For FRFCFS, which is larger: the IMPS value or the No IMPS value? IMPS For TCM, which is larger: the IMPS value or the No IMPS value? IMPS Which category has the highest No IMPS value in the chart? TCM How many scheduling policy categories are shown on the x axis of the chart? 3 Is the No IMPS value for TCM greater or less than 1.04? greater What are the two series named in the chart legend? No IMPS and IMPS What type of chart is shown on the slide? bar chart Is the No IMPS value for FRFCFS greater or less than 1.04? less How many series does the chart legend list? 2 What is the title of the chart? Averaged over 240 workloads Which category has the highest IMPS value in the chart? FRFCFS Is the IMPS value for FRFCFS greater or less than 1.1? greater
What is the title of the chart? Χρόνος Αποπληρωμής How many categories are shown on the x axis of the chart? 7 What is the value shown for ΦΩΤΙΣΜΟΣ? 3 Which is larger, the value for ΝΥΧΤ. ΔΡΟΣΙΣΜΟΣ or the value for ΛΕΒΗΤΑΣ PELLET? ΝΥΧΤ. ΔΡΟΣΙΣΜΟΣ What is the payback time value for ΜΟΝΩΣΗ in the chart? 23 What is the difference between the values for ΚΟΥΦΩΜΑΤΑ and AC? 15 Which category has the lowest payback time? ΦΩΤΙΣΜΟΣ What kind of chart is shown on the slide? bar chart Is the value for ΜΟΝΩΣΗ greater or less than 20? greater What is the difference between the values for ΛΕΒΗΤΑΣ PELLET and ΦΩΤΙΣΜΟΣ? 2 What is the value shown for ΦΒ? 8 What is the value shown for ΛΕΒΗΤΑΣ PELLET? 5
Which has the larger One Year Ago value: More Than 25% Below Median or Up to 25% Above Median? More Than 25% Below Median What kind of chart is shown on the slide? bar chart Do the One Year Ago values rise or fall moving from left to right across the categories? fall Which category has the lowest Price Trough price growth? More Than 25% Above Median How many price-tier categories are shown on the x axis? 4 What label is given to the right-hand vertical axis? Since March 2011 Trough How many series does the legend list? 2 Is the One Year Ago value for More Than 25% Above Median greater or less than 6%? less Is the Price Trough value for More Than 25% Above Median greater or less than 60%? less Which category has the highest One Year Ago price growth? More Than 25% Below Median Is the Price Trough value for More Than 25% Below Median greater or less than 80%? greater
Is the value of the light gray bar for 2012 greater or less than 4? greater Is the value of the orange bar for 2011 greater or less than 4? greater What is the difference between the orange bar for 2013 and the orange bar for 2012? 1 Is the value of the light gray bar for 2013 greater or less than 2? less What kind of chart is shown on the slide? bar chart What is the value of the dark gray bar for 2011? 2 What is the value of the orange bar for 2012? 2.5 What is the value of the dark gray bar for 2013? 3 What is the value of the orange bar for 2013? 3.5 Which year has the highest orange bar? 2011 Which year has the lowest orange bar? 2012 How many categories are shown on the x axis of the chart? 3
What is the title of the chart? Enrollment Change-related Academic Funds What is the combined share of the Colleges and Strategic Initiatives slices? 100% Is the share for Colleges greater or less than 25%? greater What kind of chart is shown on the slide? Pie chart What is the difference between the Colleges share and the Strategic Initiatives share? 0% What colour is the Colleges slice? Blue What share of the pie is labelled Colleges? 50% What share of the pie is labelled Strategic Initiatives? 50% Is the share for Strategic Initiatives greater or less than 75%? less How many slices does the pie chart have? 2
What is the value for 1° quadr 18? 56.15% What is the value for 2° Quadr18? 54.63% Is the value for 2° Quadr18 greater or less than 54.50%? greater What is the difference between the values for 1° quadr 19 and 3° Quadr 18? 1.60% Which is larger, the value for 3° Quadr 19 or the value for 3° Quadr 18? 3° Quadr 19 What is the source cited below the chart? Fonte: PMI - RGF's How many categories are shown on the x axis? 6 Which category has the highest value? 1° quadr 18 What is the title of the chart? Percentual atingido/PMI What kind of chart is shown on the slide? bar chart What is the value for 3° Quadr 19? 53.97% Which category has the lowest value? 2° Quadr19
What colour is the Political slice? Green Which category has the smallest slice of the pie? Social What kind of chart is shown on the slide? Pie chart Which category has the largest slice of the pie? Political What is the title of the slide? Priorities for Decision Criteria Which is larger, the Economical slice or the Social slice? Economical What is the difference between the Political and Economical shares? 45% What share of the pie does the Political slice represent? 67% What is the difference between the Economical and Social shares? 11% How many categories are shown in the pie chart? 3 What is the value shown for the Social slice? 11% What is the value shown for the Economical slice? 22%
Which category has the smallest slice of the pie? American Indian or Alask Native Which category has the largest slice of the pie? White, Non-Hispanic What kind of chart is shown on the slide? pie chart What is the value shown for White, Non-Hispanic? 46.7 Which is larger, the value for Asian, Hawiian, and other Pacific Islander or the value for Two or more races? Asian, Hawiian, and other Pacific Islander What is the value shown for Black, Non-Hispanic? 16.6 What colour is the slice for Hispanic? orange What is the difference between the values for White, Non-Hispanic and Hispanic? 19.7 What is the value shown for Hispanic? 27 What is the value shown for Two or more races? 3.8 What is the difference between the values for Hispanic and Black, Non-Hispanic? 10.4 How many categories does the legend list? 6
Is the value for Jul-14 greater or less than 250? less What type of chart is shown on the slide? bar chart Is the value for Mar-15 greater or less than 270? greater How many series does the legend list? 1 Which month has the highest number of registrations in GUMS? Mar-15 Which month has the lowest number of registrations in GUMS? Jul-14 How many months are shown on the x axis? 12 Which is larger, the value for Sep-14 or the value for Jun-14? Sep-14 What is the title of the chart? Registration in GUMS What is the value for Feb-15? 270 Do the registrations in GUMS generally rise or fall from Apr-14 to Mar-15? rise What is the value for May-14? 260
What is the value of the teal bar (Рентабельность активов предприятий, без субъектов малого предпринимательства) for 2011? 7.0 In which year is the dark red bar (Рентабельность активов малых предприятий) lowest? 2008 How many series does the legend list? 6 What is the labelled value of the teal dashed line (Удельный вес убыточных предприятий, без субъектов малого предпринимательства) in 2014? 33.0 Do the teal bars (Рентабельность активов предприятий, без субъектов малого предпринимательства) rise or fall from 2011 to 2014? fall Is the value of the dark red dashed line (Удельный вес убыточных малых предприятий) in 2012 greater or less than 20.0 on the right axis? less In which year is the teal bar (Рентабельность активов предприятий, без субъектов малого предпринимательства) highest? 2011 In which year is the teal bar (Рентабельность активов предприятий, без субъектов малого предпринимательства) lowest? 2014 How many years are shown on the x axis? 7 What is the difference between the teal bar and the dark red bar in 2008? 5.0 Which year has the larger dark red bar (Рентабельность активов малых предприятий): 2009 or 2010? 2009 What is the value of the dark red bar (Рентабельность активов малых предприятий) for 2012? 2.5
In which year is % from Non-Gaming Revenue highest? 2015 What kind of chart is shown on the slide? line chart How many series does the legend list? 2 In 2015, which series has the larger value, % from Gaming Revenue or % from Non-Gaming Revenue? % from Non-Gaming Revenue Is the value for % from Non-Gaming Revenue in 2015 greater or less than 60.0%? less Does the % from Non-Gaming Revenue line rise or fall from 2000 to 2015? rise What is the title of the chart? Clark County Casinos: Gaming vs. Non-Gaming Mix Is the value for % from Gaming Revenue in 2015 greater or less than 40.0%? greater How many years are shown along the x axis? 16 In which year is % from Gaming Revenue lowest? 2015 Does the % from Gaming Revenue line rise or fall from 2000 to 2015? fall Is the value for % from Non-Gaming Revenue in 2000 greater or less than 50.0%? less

WHAT YOU NEED TO DO:
Print all of the records above again, line by line and word for word, without changing anything.

SOLUTION TO THIS EXERCISE:
For FRFCFS, which is larger: the IMPS value or the No IMPS value? IMPS For TCM, which is larger: the IMPS value or the No IMPS value? IMPS Which category has the highest No IMPS value in the chart? TCM How many scheduling policy categories are shown on the x axis of the chart? 3 Is the No IMPS value for TCM greater or less than 1.04? greater What are the two series named in the chart legend? No IMPS and IMPS What type of chart is shown on the slide? bar chart Is the No IMPS value for FRFCFS greater or less than 1.04? less How many series does the chart legend list? 2 What is the title of the chart? Averaged over 240 workloads Which category has the highest IMPS value in the chart? FRFCFS Is the IMPS value for FRFCFS greater or less than 1.1? greater
What is the title of the chart? Χρόνος Αποπληρωμής How many categories are shown on the x axis of the chart? 7 What is the value shown for ΦΩΤΙΣΜΟΣ? 3 Which is larger, the value for ΝΥΧΤ. ΔΡΟΣΙΣΜΟΣ or the value for ΛΕΒΗΤΑΣ PELLET? ΝΥΧΤ. ΔΡΟΣΙΣΜΟΣ What is the payback time value for ΜΟΝΩΣΗ in the chart? 23 What is the difference between the values for ΚΟΥΦΩΜΑΤΑ and AC? 15 Which category has the lowest payback time? ΦΩΤΙΣΜΟΣ What kind of chart is shown on the slide? bar chart Is the value for ΜΟΝΩΣΗ greater or less than 20? greater What is the difference between the values for ΛΕΒΗΤΑΣ PELLET and ΦΩΤΙΣΜΟΣ? 2 What is the value shown for ΦΒ? 8 What is the value shown for ΛΕΒΗΤΑΣ PELLET? 5
Which has the larger One Year Ago value: More Than 25% Below Median or Up to 25% Above Median? More Than 25% Below Median What kind of chart is shown on the slide? bar chart Do the One Year Ago values rise or fall moving from left to right across the categories? fall Which category has the lowest Price Trough price growth? More Than 25% Above Median How many price-tier categories are shown on the x axis? 4 What label is given to the right-hand vertical axis? Since March 2011 Trough How many series does the legend list? 2 Is the One Year Ago value for More Than 25% Above Median greater or less than 6%? less Is the Price Trough value for More Than 25% Above Median greater or less than 60%? less Which category has the highest One Year Ago price growth? More Than 25% Below Median Is the Price Trough value for More Than 25% Below Median greater or less than 80%? greater
Is the value of the light gray bar for 2012 greater or less than 4? greater Is the value of the orange bar for 2011 greater or less than 4? greater What is the difference between the orange bar for 2013 and the orange bar for 2012? 1 Is the value of the light gray bar for 2013 greater or less than 2? less What kind of chart is shown on the slide? bar chart What is the value of the dark gray bar for 2011? 2 What is the value of the orange bar for 2012? 2.5 What is the value of the dark gray bar for 2013? 3 What is the value of the orange bar for 2013? 3.5 Which year has the highest orange bar? 2011 Which year has the lowest orange bar? 2012 How many categories are shown on the x axis of the chart? 3
What is the title of the chart? Enrollment Change-related Academic Funds What is the combined share of the Colleges and Strategic Initiatives slices? 100% Is the share for Colleges greater or less than 25%? greater What kind of chart is shown on the slide? Pie chart What is the difference between the Colleges share and the Strategic Initiatives share? 0% What colour is the Colleges slice? Blue What share of the pie is labelled Colleges? 50% What share of the pie is labelled Strategic Initiatives? 50% Is the share for Strategic Initiatives greater or less than 75%? less How many slices does the pie chart have? 2
What is the value for 1° quadr 18? 56.15% What is the value for 2° Quadr18? 54.63% Is the value for 2° Quadr18 greater or less than 54.50%? greater What is the difference between the values for 1° quadr 19 and 3° Quadr 18? 1.60% Which is larger, the value for 3° Quadr 19 or the value for 3° Quadr 18? 3° Quadr 19 What is the source cited below the chart? Fonte: PMI - RGF's How many categories are shown on the x axis? 6 Which category has the highest value? 1° quadr 18 What is the title of the chart? Percentual atingido/PMI What kind of chart is shown on the slide? bar chart What is the value for 3° Quadr 19? 53.97% Which category has the lowest value? 2° Quadr19
What colour is the Political slice? Green Which category has the smallest slice of the pie? Social What kind of chart is shown on the slide? Pie chart Which category has the largest slice of the pie? Political What is the title of the slide? Priorities for Decision Criteria Which is larger, the Economical slice or the Social slice? Economical What is the difference between the Political and Economical shares? 45% What share of the pie does the Political slice represent? 67% What is the difference between the Economical and Social shares? 11% How many categories are shown in the pie chart? 3 What is the value shown for the Social slice? 11% What is the value shown for the Economical slice? 22%
Which category has the smallest slice of the pie? American Indian or Alask Native Which category has the largest slice of the pie? White, Non-Hispanic What kind of chart is shown on the slide? pie chart What is the value shown for White, Non-Hispanic? 46.7 Which is larger, the value for Asian, Hawiian, and other Pacific Islander or the value for Two or more races? Asian, Hawiian, and other Pacific Islander What is the value shown for Black, Non-Hispanic? 16.6 What colour is the slice for Hispanic? orange What is the difference between the values for White, Non-Hispanic and Hispanic? 19.7 What is the value shown for Hispanic? 27 What is the value shown for Two or more races? 3.8 What is the difference between the values for Hispanic and Black, Non-Hispanic? 10.4 How many categories does the legend list? 6
Is the value for Jul-14 greater or less than 250? less What type of chart is shown on the slide? bar chart Is the value for Mar-15 greater or less than 270? greater How many series does the legend list? 1 Which month has the highest number of registrations in GUMS? Mar-15 Which month has the lowest number of registrations in GUMS? Jul-14 How many months are shown on the x axis? 12 Which is larger, the value for Sep-14 or the value for Jun-14? Sep-14 What is the title of the chart? Registration in GUMS What is the value for Feb-15? 270 Do the registrations in GUMS generally rise or fall from Apr-14 to Mar-15? rise What is the value for May-14? 260
What is the value of the teal bar (Рентабельность активов предприятий, без субъектов малого предпринимательства) for 2011? 7.0 In which year is the dark red bar (Рентабельность активов малых предприятий) lowest? 2008 How many series does the legend list? 6 What is the labelled value of the teal dashed line (Удельный вес убыточных предприятий, без субъектов малого предпринимательства) in 2014? 33.0 Do the teal bars (Рентабельность активов предприятий, без субъектов малого предпринимательства) rise or fall from 2011 to 2014? fall Is the value of the dark red dashed line (Удельный вес убыточных малых предприятий) in 2012 greater or less than 20.0 on the right axis? less In which year is the teal bar (Рентабельность активов предприятий, без субъектов малого предпринимательства) highest? 2011 In which year is the teal bar (Рентабельность активов предприятий, без субъектов малого предпринимательства) lowest? 2014 How many years are shown on the x axis? 7 What is the difference between the teal bar and the dark red bar in 2008? 5.0 Which year has the larger dark red bar (Рентабельность активов малых предприятий): 2009 or 2010? 2009 What is the value of the dark red bar (Рентабельность активов малых предприятий) for 2012? 2.5
In which year is % from Non-Gaming Revenue highest? 2015 What kind of chart is shown on the slide? line chart How many series does the legend list? 2 In 2015, which series has the larger value, % from Gaming Revenue or % from Non-Gaming Revenue? % from Non-Gaming Revenue Is the value for % from Non-Gaming Revenue in 2015 greater or less than 60.0%? less Does the % from Non-Gaming Revenue line rise or fall from 2000 to 2015? rise What is the title of the chart? Clark County Casinos: Gaming vs. Non-Gaming Mix Is the value for % from Gaming Revenue in 2015 greater or less than 40.0%? greater How many years are shown along the x axis? 16 In which year is % from Gaming Revenue lowest? 2015 Does the % from Gaming Revenue line rise or fall from 2000 to 2015? fall Is the value for % from Non-Gaming Revenue in 2000 greater or less than 50.0%? less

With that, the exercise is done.